Problem to solve :: Retype the listing below exactly as it appears, from the line that contains "Which holds true: the" through the end of the listing.

Given entries ::
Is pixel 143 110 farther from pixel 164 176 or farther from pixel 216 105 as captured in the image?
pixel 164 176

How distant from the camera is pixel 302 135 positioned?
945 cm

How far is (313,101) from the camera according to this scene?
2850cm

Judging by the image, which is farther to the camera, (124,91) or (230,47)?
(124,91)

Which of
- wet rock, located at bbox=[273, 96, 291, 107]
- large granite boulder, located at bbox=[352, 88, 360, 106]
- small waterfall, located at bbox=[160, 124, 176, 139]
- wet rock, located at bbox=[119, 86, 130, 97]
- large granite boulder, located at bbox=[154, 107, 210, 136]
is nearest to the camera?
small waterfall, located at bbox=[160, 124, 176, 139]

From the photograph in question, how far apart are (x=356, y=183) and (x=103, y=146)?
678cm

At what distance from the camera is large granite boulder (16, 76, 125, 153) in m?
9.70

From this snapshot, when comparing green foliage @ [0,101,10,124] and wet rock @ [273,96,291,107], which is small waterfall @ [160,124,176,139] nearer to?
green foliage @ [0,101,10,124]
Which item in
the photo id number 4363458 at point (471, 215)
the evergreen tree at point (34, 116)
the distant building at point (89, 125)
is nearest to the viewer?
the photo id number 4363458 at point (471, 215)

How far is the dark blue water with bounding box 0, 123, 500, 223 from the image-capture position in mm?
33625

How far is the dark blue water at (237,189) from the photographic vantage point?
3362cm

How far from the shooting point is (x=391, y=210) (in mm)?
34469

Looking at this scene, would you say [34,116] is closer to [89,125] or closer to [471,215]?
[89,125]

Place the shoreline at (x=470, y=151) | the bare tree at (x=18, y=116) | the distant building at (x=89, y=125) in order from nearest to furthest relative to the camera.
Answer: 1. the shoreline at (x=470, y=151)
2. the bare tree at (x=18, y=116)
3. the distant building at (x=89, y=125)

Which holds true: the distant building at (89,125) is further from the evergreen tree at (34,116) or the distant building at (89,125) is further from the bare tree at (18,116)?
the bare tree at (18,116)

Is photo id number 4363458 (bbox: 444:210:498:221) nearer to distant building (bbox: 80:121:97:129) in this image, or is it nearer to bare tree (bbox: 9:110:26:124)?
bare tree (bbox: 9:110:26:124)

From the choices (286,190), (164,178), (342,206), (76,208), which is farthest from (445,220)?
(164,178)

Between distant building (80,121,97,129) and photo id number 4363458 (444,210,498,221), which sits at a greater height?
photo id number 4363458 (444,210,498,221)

Result for this exercise ::
Which holds true: the distant building at (89,125) is further from the evergreen tree at (34,116) or the distant building at (89,125) is further from the bare tree at (18,116)?
the bare tree at (18,116)

Is photo id number 4363458 (bbox: 444:210:498:221) nearer to distant building (bbox: 80:121:97:129) in this image, or is it nearer to bare tree (bbox: 9:110:26:124)?
bare tree (bbox: 9:110:26:124)

From the choices (286,190), (164,178), (342,206), (76,208), which is farthest from (445,220)?
(164,178)

Between distant building (80,121,97,129) and photo id number 4363458 (444,210,498,221), which sits at a greater height?
photo id number 4363458 (444,210,498,221)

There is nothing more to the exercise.